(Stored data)

★ ★ ★ ★

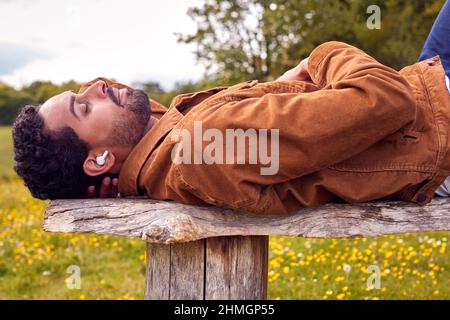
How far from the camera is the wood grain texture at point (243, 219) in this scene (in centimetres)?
259

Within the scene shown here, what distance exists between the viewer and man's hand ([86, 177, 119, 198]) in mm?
2932

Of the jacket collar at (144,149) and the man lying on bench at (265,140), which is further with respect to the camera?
the jacket collar at (144,149)

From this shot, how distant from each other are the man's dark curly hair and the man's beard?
150 millimetres

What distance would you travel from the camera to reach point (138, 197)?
114 inches

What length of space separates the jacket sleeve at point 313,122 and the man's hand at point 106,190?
61 centimetres

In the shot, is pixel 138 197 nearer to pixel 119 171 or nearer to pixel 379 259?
pixel 119 171

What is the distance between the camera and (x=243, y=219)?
2.63 metres

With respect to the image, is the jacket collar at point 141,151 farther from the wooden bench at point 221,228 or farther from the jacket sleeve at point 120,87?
the jacket sleeve at point 120,87

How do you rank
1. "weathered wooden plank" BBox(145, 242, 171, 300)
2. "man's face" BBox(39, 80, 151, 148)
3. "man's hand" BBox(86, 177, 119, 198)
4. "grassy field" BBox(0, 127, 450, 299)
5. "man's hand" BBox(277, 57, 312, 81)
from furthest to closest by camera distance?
"grassy field" BBox(0, 127, 450, 299), "man's hand" BBox(277, 57, 312, 81), "man's hand" BBox(86, 177, 119, 198), "man's face" BBox(39, 80, 151, 148), "weathered wooden plank" BBox(145, 242, 171, 300)

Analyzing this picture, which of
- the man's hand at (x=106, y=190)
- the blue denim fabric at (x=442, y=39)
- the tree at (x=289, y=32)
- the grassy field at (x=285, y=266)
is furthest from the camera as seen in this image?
the tree at (x=289, y=32)

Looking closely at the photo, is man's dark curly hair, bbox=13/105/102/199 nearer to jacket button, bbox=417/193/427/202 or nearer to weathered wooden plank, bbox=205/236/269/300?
weathered wooden plank, bbox=205/236/269/300

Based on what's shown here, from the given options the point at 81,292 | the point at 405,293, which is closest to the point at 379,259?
the point at 405,293

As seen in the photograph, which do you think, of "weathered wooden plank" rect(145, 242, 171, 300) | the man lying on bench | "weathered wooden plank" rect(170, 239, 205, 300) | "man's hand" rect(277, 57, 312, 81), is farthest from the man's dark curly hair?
"man's hand" rect(277, 57, 312, 81)

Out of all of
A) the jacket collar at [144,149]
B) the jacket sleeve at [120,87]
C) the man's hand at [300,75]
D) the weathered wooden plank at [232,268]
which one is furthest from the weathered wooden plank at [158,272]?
the man's hand at [300,75]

★ ★ ★ ★

- _STATED GOAL_
Please count how many lines in the records above contain the word "bench" and reply with only the number.

- _TASK SOLUTION_
3